Primary LanguageC++OtherNOASSERTION

Language model inference code by Kenneth Heafield <kenlm at kheafield.com>
The official website is http://kheafield.com/code/kenlm/.  If you're a decoder developer, please download the latest version from there instead of copying from another decoder.  

Two data structures are supported: probing and trie.  Probing is a probing hash table with keys that ere 64-bit hashes of n-grams and floats as values.  Trie is a fairly standard trie but with bit-level packing so it uses the minimum number of bits to store word indices and pointers.  The trie node entries are sorted by word index.  Probing is the fastest and uses the most memory.  Trie uses the least memory and a bit slower.  

With trie, resident memory is 58% of IRST's smallest version and 21% of SRI's compact version.  Simultaneously, trie CPU's use is 81% of IRST's fastest version and 84% of SRI's fast version.  KenLM's probing hash table implementation goes even faster at the expense of using more memory.  See http://kheafield.com/code/kenlm/benchmark/.  

Binary format via mmap is supported.  Run ./build_binary to make one then pass the binary file name to the appropriate Model constructor.   

Currently, it assumes POSIX APIs for errno, sterror_r, open, close, mmap, munmap, ftruncate, fstat, lseek, and read.  This is tested on Linux and the non-UNIX Mac OS X.  I welcome submissions porting (via #ifdef) to other systems (e.g. Windows) but proudly have no machine on which to test it.  

A brief note to Mac OS X users: your gcc is too old to recognize the pack pragma.  The warning effectively means that, on 64-bit machines, the model will use 16 bytes instead of 12 bytes per n-gram of maximum order (those of lower order are already 16 bytes) in the probing and sorted models.  The trie is not impacted by this.  


FOR DEVELOPERS
Copy the code and distribute with your decoder.  
- It does not depend on Boost or ICU.  If you use ICU, define HAVE_ICU in util/have.hh (uncomment the line) to avoid a name conflict.  Defining HAVE_BOOST will let you hash StringPiece.  

- Most people have zlib.  If you don't want to depend on that, comment out #define HAVE_ZLIB in util/have.hh.  This will disable loading gzipped ARPA files.  

- Look at compile.sh and reimplement using your build system.  
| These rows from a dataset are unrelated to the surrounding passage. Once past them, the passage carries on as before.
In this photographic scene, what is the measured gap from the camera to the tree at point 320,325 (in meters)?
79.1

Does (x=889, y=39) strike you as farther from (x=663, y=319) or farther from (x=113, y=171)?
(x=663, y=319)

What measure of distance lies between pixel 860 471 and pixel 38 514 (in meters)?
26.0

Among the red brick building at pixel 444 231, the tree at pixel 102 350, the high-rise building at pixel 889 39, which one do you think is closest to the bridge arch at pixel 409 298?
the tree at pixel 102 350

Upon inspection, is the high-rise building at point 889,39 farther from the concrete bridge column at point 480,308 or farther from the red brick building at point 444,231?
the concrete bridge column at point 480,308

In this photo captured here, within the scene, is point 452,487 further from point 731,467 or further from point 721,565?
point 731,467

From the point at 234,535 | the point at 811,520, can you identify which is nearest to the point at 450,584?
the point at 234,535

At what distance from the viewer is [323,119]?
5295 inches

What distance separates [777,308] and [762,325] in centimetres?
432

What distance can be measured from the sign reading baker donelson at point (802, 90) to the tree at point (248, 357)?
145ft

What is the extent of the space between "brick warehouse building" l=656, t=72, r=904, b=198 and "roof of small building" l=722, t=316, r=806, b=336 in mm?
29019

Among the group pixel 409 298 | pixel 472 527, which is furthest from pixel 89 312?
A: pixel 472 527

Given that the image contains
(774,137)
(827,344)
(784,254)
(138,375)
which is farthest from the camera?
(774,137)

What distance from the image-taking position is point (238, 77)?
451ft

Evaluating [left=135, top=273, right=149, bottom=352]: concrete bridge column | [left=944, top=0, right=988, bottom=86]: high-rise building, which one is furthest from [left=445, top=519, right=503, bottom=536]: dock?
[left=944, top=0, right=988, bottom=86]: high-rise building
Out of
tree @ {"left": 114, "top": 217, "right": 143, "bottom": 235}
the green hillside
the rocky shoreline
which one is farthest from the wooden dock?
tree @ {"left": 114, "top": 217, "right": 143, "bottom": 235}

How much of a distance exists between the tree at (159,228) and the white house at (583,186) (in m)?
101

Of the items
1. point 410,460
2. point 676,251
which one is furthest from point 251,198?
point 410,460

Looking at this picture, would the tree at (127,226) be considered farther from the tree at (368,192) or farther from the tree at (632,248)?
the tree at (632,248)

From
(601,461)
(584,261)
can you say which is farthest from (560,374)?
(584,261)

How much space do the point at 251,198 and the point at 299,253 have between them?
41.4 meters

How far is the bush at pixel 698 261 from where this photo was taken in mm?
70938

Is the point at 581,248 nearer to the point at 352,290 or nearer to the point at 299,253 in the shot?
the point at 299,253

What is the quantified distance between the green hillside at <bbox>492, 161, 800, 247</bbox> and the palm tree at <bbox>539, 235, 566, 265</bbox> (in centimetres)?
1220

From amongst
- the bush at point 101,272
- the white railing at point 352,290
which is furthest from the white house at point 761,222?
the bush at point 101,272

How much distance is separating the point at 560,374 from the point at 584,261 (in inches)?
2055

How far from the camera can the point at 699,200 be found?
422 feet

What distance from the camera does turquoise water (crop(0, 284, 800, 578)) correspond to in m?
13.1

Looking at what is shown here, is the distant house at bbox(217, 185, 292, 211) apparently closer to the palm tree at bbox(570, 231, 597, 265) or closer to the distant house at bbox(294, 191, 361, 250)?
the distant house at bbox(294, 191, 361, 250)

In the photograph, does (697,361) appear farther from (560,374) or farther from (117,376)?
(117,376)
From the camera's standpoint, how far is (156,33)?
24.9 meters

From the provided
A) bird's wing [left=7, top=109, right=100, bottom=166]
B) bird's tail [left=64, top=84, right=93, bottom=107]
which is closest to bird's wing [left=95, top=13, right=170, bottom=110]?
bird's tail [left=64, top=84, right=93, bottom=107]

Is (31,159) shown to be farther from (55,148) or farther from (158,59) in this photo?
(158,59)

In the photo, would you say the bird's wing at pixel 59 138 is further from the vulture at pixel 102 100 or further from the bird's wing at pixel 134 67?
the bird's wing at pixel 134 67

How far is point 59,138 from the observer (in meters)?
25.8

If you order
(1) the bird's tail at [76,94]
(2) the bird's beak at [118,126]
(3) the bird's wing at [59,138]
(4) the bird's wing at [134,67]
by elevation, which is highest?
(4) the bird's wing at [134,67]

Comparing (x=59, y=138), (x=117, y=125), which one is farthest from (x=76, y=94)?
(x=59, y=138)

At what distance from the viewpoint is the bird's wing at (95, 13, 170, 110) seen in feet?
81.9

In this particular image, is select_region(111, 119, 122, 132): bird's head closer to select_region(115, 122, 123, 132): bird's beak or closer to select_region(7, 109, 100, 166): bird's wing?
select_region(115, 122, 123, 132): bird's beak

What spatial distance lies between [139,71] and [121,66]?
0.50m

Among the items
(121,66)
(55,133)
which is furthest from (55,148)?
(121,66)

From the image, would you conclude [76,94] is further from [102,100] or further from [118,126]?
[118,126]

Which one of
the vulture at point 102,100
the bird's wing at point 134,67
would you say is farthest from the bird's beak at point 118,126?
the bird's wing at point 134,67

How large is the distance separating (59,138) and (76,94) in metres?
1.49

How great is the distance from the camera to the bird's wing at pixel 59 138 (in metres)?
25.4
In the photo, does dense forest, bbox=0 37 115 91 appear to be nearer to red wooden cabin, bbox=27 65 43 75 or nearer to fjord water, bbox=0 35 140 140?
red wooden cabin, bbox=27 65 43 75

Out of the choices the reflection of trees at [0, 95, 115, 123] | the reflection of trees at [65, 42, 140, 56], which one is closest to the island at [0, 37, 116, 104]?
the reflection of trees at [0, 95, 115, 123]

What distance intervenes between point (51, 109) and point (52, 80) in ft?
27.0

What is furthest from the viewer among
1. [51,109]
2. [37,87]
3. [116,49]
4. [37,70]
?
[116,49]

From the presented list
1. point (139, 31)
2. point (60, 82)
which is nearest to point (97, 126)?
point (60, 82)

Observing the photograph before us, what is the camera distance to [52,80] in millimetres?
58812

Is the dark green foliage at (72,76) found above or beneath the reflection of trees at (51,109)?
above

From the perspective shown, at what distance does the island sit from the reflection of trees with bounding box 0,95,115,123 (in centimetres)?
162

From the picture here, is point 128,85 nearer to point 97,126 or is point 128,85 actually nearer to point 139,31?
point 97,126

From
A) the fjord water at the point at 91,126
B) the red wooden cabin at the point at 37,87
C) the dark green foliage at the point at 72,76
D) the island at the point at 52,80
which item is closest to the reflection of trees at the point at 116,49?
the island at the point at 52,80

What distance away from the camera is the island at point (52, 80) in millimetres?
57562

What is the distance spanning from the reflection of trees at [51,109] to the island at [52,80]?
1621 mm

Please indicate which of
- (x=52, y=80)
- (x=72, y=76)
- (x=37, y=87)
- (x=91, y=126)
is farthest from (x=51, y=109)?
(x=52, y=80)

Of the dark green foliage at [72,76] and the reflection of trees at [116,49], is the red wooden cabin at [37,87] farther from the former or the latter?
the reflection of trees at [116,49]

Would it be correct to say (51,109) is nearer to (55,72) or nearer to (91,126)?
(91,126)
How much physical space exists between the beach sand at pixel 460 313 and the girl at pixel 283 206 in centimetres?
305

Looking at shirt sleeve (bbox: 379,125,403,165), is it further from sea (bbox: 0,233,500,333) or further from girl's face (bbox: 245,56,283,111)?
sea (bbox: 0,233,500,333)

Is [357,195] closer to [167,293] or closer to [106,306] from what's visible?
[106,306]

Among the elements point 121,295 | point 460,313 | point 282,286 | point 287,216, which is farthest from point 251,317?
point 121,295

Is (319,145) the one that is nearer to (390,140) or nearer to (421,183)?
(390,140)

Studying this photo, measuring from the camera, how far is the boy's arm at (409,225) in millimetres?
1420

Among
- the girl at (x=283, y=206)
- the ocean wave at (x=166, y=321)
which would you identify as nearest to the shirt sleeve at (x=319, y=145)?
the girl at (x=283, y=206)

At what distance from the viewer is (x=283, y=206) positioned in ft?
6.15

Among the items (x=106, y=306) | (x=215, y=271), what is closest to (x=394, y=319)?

- Use either the interface in lm/model.hh or lm/virtual_interface.hh.  Interface documentation is in comments of lm/virtual_interface.hh (including for lm/model.hh).  

- See lm/config.hh for tuning options.  

- I recommend copying the code and distributing it with your decoder.  However, please send improvements to me so that they can be integrated into the package.  

The name was Hieu Hoang's idea, not mine.